From the moment I found out I was having a son, my wheels began turning. My kiddo went from being an “it” to a “he,” and I couldn’t have been more excited. With my elation, I felt a huge responsibility to raise a good human and not just a boy.
You will never hear me say, “Boys will be boys,” because in our household, boys will be held accountable for their actions.
The concept of consent has already been started and he’s two. When NO is heard, all bets are off. No means NO! I intend to raise a gentleman and a scholar. I will raise him to know that he can not blame skimpy clothes for giving him certain thoughts. He will know that alcohol does not imply consent in ANY way. I will not raise the boy that snaps the bra of the girl in front of him or the boy that pushes (or kisses) the little girl on the playground because he “likes” her. (Honestly, I don’t know that he will want your daughters, and to be quite frank, it’s none of my business!) There will be consequences in our house. There will be far greater punishments for these violations than for behaviors like breaking curfew, not doing his homework, skipping out on chores, or having a smart mouth.
He can however, assume that holding doors, pulling out chairs, offering a coat or hand, being nice, covering, helping someone get home safely, offering to help others when they’re struggling to carry something, etc. will always be expected and rewarded in our house. If someone declines his help, though, he should appreciate that and not assume helplessness. He will witness my partner and friends modeling this behavior, he will witness his mother showing appreciation for those gestures, and he will get an earful when these values aren’t upheld.
I refuse to raise a man that speaks of or treats other men or women like they are dispensable and devoid of feelings.
I’m naturally an independent woman, and I don’t expect to be rescued. I can hang with the boys and hold my own. Honestly, I hope that he is drawn to women similar to me in that regard – able to pick up the slack and take care of business when the need arises. I refuse to raise a man that speaks of or treats other men or women like they are dispensable and devoid of feelings. If he sees a mom struggling to juggle her children, groceries, and diaper bag, I hope that he doesn’t hesitate to help. If he sees another person walking to the same door, I hope he stops and holds that door for the other person.

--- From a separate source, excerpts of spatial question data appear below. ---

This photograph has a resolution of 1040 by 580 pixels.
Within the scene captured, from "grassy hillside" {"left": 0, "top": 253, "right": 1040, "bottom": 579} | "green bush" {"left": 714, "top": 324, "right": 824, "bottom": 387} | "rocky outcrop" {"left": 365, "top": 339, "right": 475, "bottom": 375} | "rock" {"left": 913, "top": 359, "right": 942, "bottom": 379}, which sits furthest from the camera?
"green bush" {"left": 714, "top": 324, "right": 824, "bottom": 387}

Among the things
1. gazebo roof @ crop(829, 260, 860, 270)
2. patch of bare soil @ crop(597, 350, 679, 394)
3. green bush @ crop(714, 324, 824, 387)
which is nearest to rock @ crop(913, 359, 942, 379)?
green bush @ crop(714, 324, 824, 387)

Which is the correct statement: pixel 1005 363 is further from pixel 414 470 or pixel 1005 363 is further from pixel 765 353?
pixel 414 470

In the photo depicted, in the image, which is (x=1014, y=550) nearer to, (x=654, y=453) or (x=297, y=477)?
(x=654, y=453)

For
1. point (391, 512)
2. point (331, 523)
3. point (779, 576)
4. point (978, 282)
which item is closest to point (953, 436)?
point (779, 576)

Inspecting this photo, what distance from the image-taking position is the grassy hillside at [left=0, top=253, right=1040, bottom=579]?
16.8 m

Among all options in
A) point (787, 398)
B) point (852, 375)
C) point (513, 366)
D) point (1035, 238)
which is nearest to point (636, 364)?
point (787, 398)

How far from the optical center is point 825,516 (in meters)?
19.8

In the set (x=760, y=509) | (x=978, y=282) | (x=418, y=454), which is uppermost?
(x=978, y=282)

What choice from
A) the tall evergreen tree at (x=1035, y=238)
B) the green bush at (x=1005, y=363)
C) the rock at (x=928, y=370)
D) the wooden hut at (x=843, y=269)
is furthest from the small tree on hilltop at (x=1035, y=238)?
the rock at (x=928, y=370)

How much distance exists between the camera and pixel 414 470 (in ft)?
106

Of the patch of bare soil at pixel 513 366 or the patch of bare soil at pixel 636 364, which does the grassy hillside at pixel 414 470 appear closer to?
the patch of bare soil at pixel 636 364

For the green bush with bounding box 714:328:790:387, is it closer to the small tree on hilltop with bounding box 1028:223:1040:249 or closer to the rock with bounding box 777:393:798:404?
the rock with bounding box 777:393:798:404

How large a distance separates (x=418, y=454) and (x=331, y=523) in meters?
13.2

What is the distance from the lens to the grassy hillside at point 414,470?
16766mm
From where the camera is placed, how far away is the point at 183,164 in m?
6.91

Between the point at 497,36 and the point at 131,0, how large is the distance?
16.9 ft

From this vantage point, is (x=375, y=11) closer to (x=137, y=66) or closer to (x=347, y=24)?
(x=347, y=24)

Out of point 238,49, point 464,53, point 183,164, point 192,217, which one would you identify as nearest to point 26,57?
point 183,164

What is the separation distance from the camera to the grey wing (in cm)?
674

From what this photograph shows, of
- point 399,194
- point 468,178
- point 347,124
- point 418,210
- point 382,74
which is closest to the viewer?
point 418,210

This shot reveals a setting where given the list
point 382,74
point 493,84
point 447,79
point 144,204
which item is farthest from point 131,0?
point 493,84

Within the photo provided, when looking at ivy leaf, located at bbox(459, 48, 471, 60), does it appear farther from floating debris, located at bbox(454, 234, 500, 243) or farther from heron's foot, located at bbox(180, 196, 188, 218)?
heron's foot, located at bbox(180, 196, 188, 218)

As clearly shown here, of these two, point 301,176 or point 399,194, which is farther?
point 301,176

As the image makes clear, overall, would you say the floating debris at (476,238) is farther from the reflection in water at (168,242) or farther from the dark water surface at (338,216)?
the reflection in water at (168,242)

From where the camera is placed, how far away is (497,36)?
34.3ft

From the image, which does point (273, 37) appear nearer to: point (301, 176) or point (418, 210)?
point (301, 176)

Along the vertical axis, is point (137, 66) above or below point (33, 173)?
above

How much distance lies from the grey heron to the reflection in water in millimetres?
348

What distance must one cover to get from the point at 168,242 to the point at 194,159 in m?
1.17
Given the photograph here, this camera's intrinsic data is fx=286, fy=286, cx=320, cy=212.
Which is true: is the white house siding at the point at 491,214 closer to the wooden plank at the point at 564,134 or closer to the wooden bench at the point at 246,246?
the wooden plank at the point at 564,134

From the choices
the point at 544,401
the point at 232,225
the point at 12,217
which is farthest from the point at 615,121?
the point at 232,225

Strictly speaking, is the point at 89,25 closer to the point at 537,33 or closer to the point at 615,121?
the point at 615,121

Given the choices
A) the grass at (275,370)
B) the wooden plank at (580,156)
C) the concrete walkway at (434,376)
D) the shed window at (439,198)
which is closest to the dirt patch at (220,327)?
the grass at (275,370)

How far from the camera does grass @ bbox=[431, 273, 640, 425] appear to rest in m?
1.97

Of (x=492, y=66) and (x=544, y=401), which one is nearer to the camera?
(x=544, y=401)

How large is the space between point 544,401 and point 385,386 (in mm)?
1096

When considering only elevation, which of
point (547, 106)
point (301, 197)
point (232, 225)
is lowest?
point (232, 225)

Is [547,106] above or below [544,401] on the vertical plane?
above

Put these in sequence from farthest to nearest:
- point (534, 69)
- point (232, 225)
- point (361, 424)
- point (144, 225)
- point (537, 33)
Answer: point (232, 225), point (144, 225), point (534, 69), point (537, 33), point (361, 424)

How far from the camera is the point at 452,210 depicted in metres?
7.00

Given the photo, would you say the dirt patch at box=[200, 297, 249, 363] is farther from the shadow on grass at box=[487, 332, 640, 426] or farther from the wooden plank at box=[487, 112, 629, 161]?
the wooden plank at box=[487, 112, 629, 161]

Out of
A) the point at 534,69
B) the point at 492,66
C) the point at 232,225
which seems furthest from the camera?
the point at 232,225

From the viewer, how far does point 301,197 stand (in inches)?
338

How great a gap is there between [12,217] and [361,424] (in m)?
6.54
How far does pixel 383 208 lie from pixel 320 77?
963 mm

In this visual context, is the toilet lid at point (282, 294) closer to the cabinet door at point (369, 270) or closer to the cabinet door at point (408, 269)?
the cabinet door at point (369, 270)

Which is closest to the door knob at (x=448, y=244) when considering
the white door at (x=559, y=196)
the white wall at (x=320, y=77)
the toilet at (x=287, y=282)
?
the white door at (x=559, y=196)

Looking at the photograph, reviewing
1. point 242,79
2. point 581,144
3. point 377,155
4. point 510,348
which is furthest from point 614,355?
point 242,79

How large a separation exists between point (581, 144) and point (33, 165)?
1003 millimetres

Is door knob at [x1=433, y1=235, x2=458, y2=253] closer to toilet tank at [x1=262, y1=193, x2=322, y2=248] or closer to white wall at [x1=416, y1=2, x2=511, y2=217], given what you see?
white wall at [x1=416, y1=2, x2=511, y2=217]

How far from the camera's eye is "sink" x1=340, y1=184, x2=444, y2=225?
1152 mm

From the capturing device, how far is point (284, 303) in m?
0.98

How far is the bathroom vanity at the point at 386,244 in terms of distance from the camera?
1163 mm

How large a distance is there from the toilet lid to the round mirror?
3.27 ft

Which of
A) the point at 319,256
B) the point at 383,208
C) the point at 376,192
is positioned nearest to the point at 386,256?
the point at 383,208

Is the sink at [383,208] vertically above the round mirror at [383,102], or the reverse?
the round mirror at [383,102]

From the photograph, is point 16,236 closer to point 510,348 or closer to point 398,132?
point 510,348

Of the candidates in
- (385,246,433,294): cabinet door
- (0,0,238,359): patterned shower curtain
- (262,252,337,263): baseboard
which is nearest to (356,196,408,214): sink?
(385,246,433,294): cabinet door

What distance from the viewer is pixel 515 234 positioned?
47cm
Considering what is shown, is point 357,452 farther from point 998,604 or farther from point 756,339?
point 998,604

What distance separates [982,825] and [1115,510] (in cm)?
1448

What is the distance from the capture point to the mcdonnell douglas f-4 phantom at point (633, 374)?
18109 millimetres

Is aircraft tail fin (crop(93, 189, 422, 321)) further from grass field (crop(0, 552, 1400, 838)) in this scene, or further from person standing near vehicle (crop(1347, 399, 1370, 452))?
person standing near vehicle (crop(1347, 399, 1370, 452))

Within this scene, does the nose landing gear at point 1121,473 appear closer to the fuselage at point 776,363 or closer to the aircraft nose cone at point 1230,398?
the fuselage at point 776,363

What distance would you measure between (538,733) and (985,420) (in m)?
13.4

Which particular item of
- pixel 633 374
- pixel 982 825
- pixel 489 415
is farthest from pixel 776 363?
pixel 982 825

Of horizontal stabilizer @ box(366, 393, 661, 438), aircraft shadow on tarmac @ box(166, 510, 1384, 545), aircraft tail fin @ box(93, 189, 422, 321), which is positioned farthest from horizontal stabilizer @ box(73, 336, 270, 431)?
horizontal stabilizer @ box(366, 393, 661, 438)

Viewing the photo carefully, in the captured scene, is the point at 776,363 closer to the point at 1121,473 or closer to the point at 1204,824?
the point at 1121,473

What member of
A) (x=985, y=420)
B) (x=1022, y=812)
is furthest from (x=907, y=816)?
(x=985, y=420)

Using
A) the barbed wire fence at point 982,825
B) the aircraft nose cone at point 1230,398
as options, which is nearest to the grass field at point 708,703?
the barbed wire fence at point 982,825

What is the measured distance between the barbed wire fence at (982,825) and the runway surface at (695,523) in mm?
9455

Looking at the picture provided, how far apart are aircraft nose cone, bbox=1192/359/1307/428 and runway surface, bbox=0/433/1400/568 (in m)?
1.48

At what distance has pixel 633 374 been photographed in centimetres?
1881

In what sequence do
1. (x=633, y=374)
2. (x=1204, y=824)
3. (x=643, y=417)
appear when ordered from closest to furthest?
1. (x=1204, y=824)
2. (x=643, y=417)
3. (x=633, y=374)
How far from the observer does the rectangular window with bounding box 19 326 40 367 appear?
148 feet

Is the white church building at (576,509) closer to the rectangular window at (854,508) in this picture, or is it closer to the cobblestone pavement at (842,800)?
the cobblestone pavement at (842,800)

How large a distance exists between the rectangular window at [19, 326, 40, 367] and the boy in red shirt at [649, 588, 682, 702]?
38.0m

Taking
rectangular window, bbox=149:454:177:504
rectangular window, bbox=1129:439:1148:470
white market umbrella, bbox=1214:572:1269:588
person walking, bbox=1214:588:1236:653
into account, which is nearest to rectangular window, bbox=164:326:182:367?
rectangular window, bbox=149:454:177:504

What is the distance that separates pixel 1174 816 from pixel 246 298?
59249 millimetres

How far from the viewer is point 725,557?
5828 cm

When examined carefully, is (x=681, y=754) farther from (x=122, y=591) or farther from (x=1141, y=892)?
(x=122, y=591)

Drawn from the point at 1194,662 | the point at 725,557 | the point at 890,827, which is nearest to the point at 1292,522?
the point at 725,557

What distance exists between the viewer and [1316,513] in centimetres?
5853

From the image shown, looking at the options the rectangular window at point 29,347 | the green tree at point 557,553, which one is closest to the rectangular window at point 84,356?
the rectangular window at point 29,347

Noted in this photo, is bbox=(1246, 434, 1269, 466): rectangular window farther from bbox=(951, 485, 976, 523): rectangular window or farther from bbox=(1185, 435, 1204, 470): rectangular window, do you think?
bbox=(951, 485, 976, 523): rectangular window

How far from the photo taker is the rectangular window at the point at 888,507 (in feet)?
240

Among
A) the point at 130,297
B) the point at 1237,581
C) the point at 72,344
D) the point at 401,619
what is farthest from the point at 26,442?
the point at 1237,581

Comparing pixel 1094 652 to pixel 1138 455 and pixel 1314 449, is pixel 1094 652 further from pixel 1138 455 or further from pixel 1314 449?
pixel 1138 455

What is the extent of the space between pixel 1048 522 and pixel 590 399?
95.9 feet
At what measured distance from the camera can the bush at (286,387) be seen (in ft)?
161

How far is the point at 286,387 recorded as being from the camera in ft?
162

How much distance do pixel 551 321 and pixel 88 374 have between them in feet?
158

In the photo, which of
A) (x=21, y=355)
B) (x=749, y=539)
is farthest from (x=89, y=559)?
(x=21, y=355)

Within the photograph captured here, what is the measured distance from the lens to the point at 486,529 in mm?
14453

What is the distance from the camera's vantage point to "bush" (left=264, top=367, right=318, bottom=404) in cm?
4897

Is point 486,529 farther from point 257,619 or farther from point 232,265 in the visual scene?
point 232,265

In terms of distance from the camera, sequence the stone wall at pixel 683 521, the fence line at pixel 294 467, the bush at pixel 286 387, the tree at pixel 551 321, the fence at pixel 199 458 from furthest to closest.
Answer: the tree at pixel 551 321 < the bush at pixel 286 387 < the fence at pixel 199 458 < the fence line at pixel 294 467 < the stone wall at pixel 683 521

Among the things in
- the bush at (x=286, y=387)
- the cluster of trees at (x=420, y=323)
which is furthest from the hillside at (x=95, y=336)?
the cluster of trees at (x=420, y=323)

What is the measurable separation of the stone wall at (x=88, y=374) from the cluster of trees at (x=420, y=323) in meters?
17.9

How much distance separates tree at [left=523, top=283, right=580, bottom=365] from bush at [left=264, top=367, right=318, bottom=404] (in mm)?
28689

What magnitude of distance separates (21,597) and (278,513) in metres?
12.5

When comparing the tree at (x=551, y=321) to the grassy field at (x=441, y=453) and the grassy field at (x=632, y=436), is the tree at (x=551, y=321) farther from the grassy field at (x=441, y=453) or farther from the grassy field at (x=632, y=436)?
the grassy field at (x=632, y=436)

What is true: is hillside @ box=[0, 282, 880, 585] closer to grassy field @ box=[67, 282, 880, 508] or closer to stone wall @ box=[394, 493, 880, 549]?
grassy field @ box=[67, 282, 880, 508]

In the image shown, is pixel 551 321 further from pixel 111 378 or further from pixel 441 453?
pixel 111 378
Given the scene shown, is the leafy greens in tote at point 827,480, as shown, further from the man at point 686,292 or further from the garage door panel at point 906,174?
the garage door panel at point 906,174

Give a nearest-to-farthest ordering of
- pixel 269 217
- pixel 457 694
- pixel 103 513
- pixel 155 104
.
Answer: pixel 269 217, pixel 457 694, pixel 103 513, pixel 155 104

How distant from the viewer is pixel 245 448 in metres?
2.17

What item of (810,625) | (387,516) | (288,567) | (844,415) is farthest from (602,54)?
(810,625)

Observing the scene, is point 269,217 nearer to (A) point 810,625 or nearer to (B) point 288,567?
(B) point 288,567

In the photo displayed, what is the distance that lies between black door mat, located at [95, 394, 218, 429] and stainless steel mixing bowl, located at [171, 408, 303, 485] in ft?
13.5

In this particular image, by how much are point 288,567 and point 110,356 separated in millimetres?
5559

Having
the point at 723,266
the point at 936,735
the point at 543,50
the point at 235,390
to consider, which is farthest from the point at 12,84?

I want him to speak up and hold his friends to the standards I hold him to.
I want him to be an activist and value the opinion of women, speaking out when needed. It is an important skill to be able to recognize when a woman is using her body for attention or power and know how to not take advantage of someone’s lack of self-worth. He needs to be above that. I want him to use both logic and empathy. He should build others up, hold himself accountable, and respond appropriately.
Part of the reason his father and I are divorcing is because I am following my own advice. I don’t want him to see a couple staying together because it’s easier than leaving, starting over, and finding a new partner that respects, loves, and appreciates me (and my son). Even more, I don’t want him thinking that HE is the reason his dad and I are miserable together. That’s a lot to pin on a child. I can’t speak for my soon-to-be-ex-husband, but I hope that when he starts seeing someone new that he keeps his standards high and treats her well.
After all, I am raising my son to be a MAN and not a boy.
I want him to be comfortable with himself and others’ perceptions of him, which means gender stereotypes and associated expectations may need to be adjusted.